Hazem Alsamkary, Mohamed Elshaffei, Mohamed Soudy, Sara Ossman, Abdallah Amr, Nehal Adel Abdelsalam, Mohamed Elkerdawy, Ahmed Elnaggar

2025-05-28

Beyond Simple Concatenation: Fairly Assessing PLM Architectures for
  Multi-Chain Protein-Protein Interactions Prediction

Summary

This paper talks about a new way to fairly test how well different protein language model designs can predict how strongly two or more proteins will stick together, which is important for understanding biology and medicine.

What's the problem?

The problem is that earlier methods for predicting protein-protein interactions often just combined protein data in a simple way, like sticking their sequences together, which doesn't always give the best results and might not be fair when comparing different model designs.

What's the solution?

To solve this, the researchers created a special dataset called PPB-Affinity and tried out four different ways of designing the models.

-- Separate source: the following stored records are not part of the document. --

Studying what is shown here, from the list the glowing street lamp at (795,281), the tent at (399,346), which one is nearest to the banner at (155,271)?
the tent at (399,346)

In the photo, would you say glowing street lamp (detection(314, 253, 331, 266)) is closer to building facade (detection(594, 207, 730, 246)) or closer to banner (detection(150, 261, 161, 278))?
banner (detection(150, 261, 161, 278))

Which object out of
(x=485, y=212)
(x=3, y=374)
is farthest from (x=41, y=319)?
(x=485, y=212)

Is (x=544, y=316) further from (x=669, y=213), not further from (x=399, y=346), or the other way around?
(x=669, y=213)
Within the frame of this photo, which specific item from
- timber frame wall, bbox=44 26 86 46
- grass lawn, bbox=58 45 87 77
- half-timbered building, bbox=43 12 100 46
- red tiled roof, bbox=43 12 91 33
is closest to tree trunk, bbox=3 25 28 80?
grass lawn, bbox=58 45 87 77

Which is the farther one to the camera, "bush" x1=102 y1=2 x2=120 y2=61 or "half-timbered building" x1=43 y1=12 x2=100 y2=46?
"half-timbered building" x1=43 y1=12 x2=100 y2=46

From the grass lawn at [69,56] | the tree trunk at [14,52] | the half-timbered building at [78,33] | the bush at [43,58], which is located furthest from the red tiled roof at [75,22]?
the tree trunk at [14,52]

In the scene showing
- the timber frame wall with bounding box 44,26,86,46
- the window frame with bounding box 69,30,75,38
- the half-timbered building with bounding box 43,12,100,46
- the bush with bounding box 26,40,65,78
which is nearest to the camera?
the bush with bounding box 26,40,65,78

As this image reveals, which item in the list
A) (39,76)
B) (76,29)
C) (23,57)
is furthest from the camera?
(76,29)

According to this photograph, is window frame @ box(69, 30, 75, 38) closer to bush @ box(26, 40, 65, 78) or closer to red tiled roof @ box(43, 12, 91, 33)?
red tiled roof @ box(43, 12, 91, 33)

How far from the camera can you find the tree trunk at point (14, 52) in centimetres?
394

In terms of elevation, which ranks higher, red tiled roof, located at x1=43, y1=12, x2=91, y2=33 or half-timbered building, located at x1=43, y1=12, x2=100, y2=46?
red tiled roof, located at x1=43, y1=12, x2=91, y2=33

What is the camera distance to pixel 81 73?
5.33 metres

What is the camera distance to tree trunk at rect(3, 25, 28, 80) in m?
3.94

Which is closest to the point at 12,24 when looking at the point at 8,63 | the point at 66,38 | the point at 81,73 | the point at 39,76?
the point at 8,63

They found that using more advanced techniques, like hierarchical pooling and pooled attention addition, helps the models make better predictions than just using simple concatenation.

Why it matters?

This is important because it helps scientists build more accurate tools for studying how proteins interact, which can lead to better understanding of diseases and the development of new drugs.

Abstract

The study introduces a curated PPB-Affinity dataset and evaluates four architectural designs for adapting protein language models to predict protein-protein interaction binding affinity, demonstrating that hierarchical pooling and pooled attention addition architectures perform better than concatenation methods.